Waaaaasabbbbbbeee guys,
 Wow!  How many Dr.'s do you have on that campus?  In a quick glance at the staff I saw a couple of Dr.s in the English Dept, a couple in the Health Dept. (Yo! Raz.  Go Torino), and now you two.  What's up?  Are they giving away those things?
                                  D. Dalton  "73"
 Reply:  Impressive isn't it?  Dr. Meat

Dear Burger Guys,

Are you ever going to review another all American favorite: the onion ring?  Some of us hate potatoes, and we live for a great big basket of greasy onion rings.

> _Supplied entries_:
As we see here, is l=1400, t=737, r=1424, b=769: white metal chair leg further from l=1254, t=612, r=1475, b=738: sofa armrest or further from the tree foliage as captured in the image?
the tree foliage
--
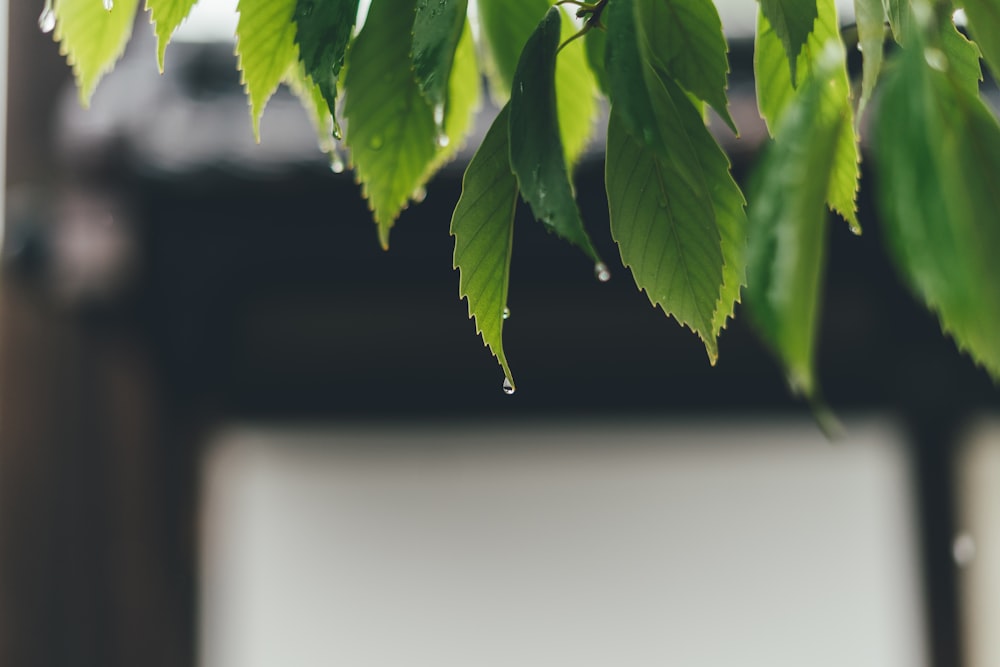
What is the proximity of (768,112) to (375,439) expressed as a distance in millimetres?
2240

> _Jobs_:
a - Answer these questions about the reader letters to the burger reviewers:
(i) In which two departments did the first letter writer notice staff with the title "Dr."?
(ii) What name is signed to the reply to the first letter?
(iii) Which food does the second letter ask the reviewers to cover?
b - Extend the reader letters to the burger reviewers, continuing directly after their final sentence.

> _Response list_:
a -
(i) The English Dept and the Health Dept.
(ii) Dr. Meat.
(iii) The onion ring.

b -
  Dianne the Princess
 Dear Princess,
 Where do I start?  First, when I come to Gold River at that corner and tell you how to dance with that real estate sign, feel free to tell me how to do my job.  Second, onion rings are to varied, they are all over the place.  They need to pick a team and stay with them.  I have traveled far and wide in this state and I have seen everything from the thinly sliced mountain of rings served at the "Cheesecake Factory" in San Diego, to those things at the state fair that could double as a spare tire in a Toyota Tercel, and don't even mention the "Blossom Clones". The next issue is all the sauces, if a product needs all that effort they must be hiding something.  A sauce is placed on a food to enhance the food, not the other way around.  I bet the people stuffing their faces right now at "The Outback" on one of their "Awesome Blossoms", wish they could suck the sauce off the onion spear and double dip it.  Remember we are here to keep it real.  Go to the Sacramento Bee if you want a corporate generalities.
                                                     Dr.  Meat

Dear Fry Guys,

 Yeah that's what you are.  You spend so much time deconstructing the lowly potato that when you finally attempt a review at the hamburger you seem to run out of steam.  Save some of those "pearls" for the meat you "spud-heads".  How many times can you say "fries are terrible" ?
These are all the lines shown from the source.